Set task
Present the lines of this material as a numbered list, skipping blank lines. Omit the pictures from your answer.

[Box annotations for photos]
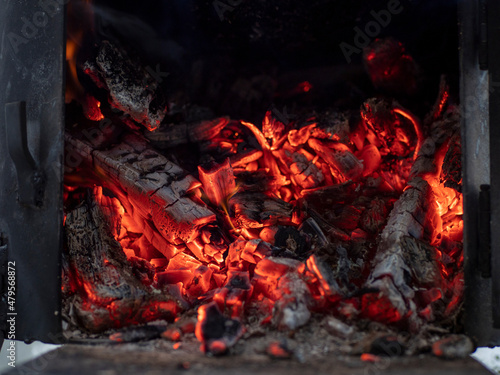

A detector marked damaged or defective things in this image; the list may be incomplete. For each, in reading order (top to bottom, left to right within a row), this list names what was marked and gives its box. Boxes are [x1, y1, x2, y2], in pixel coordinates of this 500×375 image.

burnt wood piece [82, 40, 166, 131]
charred wood chunk [83, 40, 167, 131]
burnt wood piece [64, 131, 217, 250]
burnt wood piece [146, 117, 229, 148]
burnt wood piece [64, 197, 184, 332]
charred wood chunk [64, 195, 184, 334]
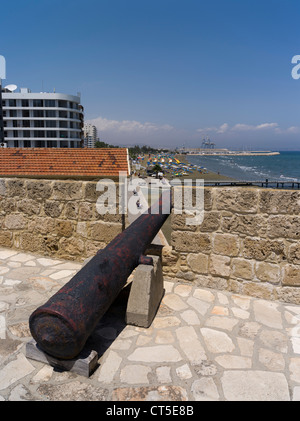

Response for this exercise
1. A detector marked damaged or defective things in this image; the list may be incomplete. For each, in reading order (top to bottom, left to right within a row), this list names what was marked and gives its box. Boxes are [x1, y1, x2, y2], in pixel coordinates of this 500×375 image.
2. burnt wood piece [82, 40, 166, 131]
3. charred wood chunk [83, 40, 167, 131]
4. burnt wood piece [64, 131, 217, 250]
5. burnt wood piece [146, 117, 229, 148]
6. burnt wood piece [64, 197, 184, 332]
7. charred wood chunk [64, 195, 184, 334]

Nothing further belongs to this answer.